For U.S. officials and their allies, Iran’s oil, the lure of its hard currency to pay for development projects and Tehran’s diplomatic skills make the nation a far more formidable diplomatic adversary than North Korea.

Commercial considerations are believed to have played some role in positions taken by Russia and China on Iran. Both countries worked closely with the United States on this week’s agreement with North Korea, but by late Wednesday remained opposed to U.S. efforts on Iran.

China already gets about 15% of its imported oil and natural gas from Iran, and energy specialists predicted that Iran’s economic interests in Asia were certain to grow significantly in the years ahead. Russia, which already has put $800 million in work into a light-water nuclear reactor at Bushehr, could win billions of dollars in additional contracts if Iran follows through with plans to build more nuclear power plants.

“While Iran is cooperating with the IAEA, while it is not enriching uranium and observing a moratorium, while IAEA inspectors are working in the country, it would be counterproductive to report this question to the U.N. Security Council,” said Russian Foreign Minister Sergei V. Lavrov during a speech Tuesday in San Francisco.
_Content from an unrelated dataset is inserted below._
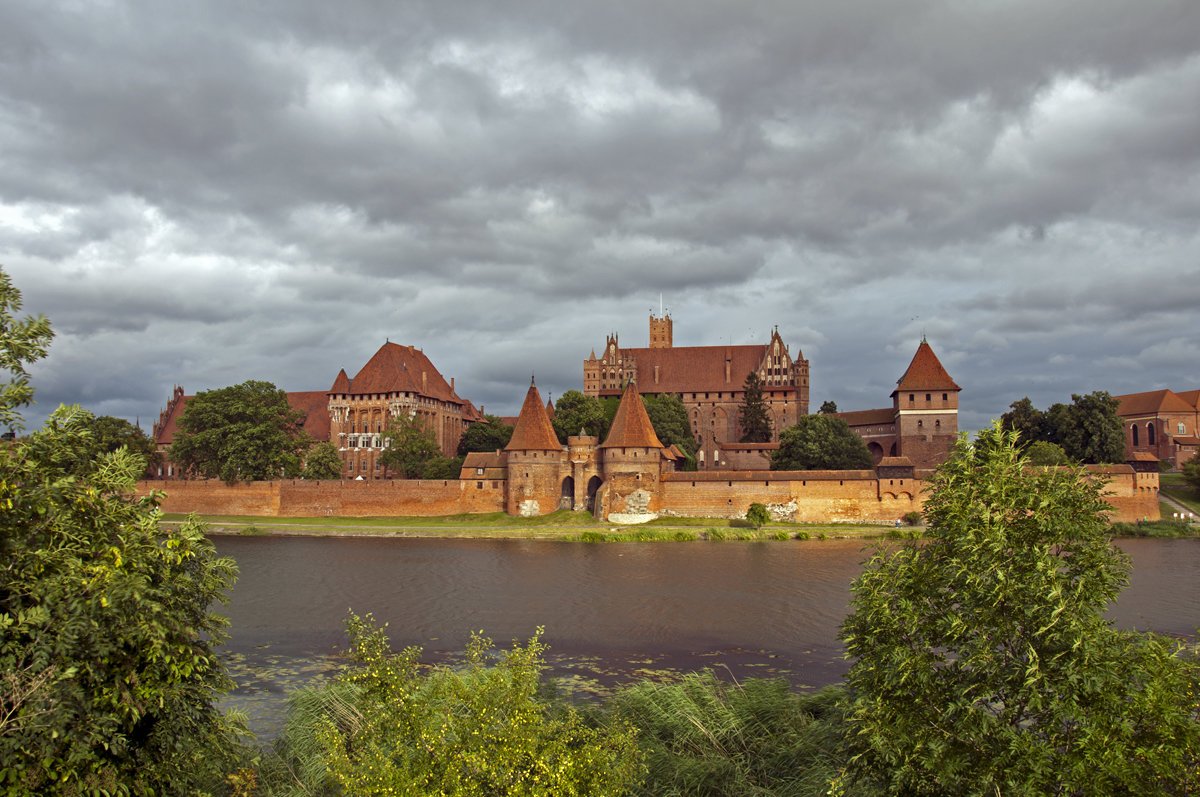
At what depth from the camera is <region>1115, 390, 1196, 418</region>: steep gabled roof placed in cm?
5909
China and Russia hold veto power in the Security Council, and any referral by the IAEA without their support would be a largely empty victory, diplomats and analysts believe.

Representatives of many nonaligned countries find themselves torn on the issue. They are uncomfortable with Iran’s refusal to suspend its nuclear program and its refusal to be open about its efforts to obtain uranium enrichment technology. Yet they also fear that the Bush administration’s goal of preventing Iran from producing its own nuclear fuel, a right guaranteed under the Nuclear Nonproliferation Treaty, might one day be applied to them.
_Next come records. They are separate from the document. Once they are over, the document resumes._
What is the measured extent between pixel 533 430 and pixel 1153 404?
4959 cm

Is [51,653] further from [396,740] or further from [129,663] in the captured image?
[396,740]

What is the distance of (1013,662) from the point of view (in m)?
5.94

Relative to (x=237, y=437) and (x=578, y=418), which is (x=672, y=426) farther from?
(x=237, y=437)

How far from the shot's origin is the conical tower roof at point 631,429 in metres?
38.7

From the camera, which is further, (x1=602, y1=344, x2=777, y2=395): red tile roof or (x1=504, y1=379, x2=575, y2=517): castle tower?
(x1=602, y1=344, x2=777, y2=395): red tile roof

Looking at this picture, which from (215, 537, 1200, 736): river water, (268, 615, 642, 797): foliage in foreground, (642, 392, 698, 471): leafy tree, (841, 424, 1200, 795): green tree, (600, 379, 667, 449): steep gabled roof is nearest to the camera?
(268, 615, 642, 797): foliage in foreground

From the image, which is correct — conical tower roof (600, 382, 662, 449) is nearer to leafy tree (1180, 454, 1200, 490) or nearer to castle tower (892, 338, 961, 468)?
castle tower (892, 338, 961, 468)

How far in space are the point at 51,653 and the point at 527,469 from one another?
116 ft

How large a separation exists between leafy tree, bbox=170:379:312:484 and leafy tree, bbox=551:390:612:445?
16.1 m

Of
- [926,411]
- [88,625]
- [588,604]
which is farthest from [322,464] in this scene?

“The NAM [nonaligned movement”> is still formulating its position,” said Rajmah Hussain, the Malaysian diplomat who chairs the organization and is trying to help it reach a unified stand. “But the basic NAM position is against referral.”
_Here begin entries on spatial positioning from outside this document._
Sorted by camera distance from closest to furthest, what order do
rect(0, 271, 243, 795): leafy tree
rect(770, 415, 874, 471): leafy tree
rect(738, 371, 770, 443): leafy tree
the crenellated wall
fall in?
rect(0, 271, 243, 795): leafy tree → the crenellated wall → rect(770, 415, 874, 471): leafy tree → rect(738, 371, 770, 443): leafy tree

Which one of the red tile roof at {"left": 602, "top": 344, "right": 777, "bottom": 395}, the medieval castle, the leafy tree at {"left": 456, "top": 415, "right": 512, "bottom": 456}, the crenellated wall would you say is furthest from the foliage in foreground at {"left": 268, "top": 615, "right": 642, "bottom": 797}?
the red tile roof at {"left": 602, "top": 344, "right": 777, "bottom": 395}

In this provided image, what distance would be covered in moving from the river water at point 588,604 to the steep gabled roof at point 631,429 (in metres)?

Effective Iranian diplomacy has also played a role.

“Iran has worked to curry favor with the Chinese and the Russians for the last 2 1/2 years because they were trying to build political protection at the [IAEA”> board,” said Gary Samore, a former advisor to the National Security Council who is now at the John D. and Catherine T. MacArthur Foundation.

Speaking before the U.N. General Assembly in New York last week, Iranian President Mahmoud Ahmadinejad appealed to the concerns of developing countries, casting U.S. opposition to Tehran’s nuclear program as part of a broader attempt to impose a kind of “nuclear apartheid” on the world.

Some analysts believe the message is beginning to echo, especially as U.S. diplomatic pressure on IAEA members intensifies.

“U.S. policy has been to try to scare the rest of the world about Iran, and what we’ve missed is that the rest of the world is more scared of us. We’ve got to get them to be less afraid of us,” said George Perkovich of the Carnegie Endowment for International Peace.

Marshall reported from Washington and Rubin from Vienna.